Which rock festival? Chances were she would not miss the North Adams Experience if she were alive. After all, Maggot and the Dead Meat Lice were playing there. How many people would be there? From four hundred to one hundred thousand.

Thanks a lot.

Remo had then posed this question to Smith: Since the open contract had obviously come from one of the people involved in the Russian grain deal, possibly even Vickie's father, why not let Remo do what he did best? Go down the list of suspects, find the one putting up the money, and reason with him.

No good, Smith explained. It would take too much time and it had too many flaws in it. Suppose Remo went after the wrong man. The right man could get Vickie Stoner. No. Protecting her was the answer.

So that was that and here he was.

There was a commotion outside the motel room and then the door opened and Chiun's trunks started coming in with acid freaks yanking at their handles, moaning and straining as if they were in chains. Remo heard yelling. He went to the window. A very fat young man whose belly was exploding over blue jeans and whose shirt had a peace symbol on it was swinging at a girl whose shirt said Love, not War. She was clawing at his testicles.

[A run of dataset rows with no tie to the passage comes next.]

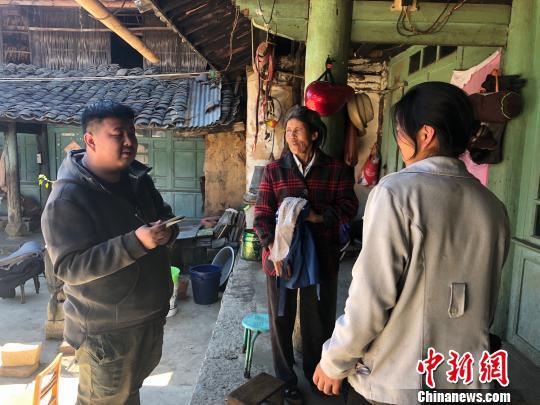 图为拍摄小组成员了解村民家庭情况 杨志禧 摄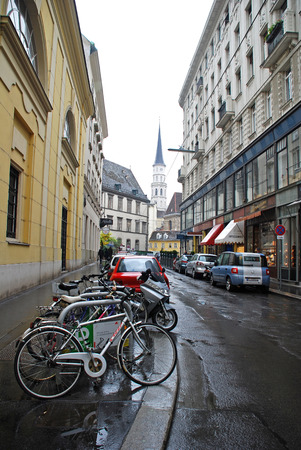 VIENNA, AUSTRIA - OCTOBER 15,2008: City view with bike station at rainy day in historic center of Vienna, Austria.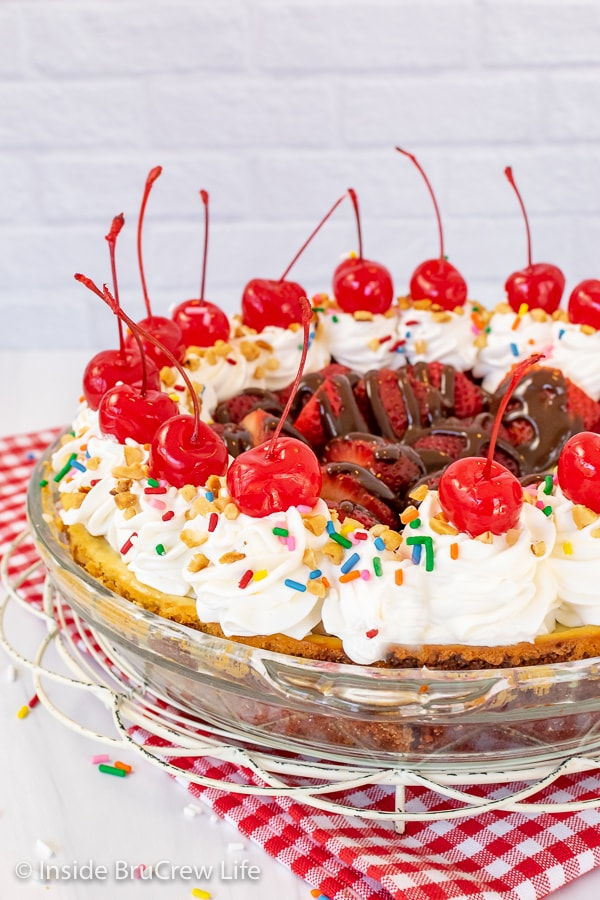 A pie plate with a banana split pie topped with cool whip swirls, cherries, and sprinkles on a red and white towel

«I'm gonna carry his trunk. He said I could,» yelled the girl.

«He said I could.»

«He said I could.»

«No, me. You fat pig shit.»

And so it went in many couples until Remo observed that Chiun might become worried about the safety of his trunks. Chiun rose and stood above one trunk, his hands extended, the long nails reaching to the heavens. And he spoke to them, these children, as Remo saw them. And what he said was that their hearts should be in concurrence with the forces of the universe and they should be one with that which was one. They should be all with that which is all.